→ **Passage to read**
------------------------------

May I suggest to Barry Tempest (Letters, January 16), in his reply to my comments regarding the NHS, that it might be a better use of his time before he heads off to find a tape measure to lambast me for taking ‘nine column inches’ to relate my criticisms of the NHS - that he stopped moaning on about my lack of a ‘verifiable substantive argument’.

Because it appears that Mr Tempest missed the essential thrust of my points - maybe because he was far more interested in column inches, than in what I was trying to highlight?

Anyhow, ‘international comparisons for cost-effectiveness’ is, I believe, so far as the NHS is concerned, mired in myth and what a person wishes to believe rather than what is actual reality.

And my suggestion that private health provision would be cheaper to provide than what the NHS provides is arrived at by doing simple maths.

No need for complicated calculus. When it comes to balancing the books which, at the NHS, there is a desperate need to do so, this particular regimen is partially ignored or is not robust enough, because there are always lots of people who thing wrongly, that a never ending pile of tax-payers cash will solve all the ills of the NHS. It won’t.

Well, no one would suggest that to cure an alcoholic, it would be a great idea to ply them with a never ending supply of alcohol.

And it’s not a case of a ‘privileged few’ who can afford to access private health care. For the NHS, it’s about financial rigour, cutting out the ‘dead wood’, cutting waste, ending the practice of tax-payers funding expensive and fashionable surgery and so on.

Trouble is, no one wants to face the truth. No one wants to kill the ‘sacred cow’ popularly known as the NHS.

Not politicians, nor many of those who work within it. Yes, ‘quality comes at a cost’. But in many instances, quality in the NHS is more to do with luck and nursing professionalism etc, than the amount of cash being thrown at it.

Lastly, the US abandoned a national health care system because they saw what we in the UK still refuse to admit.

A so-called total free health service is a short route to financial disaster. It is a money pit with no end in sight.

Again, the experiment has failed in its present guise.

------------------------------

→ **Exercises**
1) Summarize the letter on the NHS in two sentences.
2) Reproduce the portion of the letter on the NHS starting at "Trouble is, no" and ending at "end in sight.".

------------------------------

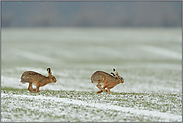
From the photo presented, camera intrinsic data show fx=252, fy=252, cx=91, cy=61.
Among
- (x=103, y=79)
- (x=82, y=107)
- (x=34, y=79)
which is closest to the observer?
(x=82, y=107)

------------------------------

→ **Task-by-task solutions**
1) Replying to Barry Tempest, the writer argues that international comparisons of the NHS's cost-effectiveness rest on myth, that simple arithmetic shows private provision would be cheaper, and that an endless supply of taxpayers' money will not cure the service's ills. The writer calls for financial rigor and an end to waste, says neither politicians nor many NHS staff will face this truth, and describes a so-called totally free health service as a money pit leading to financial disaster.

2)
Trouble is, no one wants to face the truth. No one wants to kill the ‘sacred cow’ popularly known as the NHS.

Not politicians, nor many of those who work within it. Yes, ‘quality comes at a cost’. But in many instances, quality in the NHS is more to do with luck and nursing professionalism etc, than the amount of cash being thrown at it.

Lastly, the US abandoned a national health care system because they saw what we in the UK still refuse to admit.

A so-called total free health service is a short route to financial disaster. It is a money pit with no end in sight.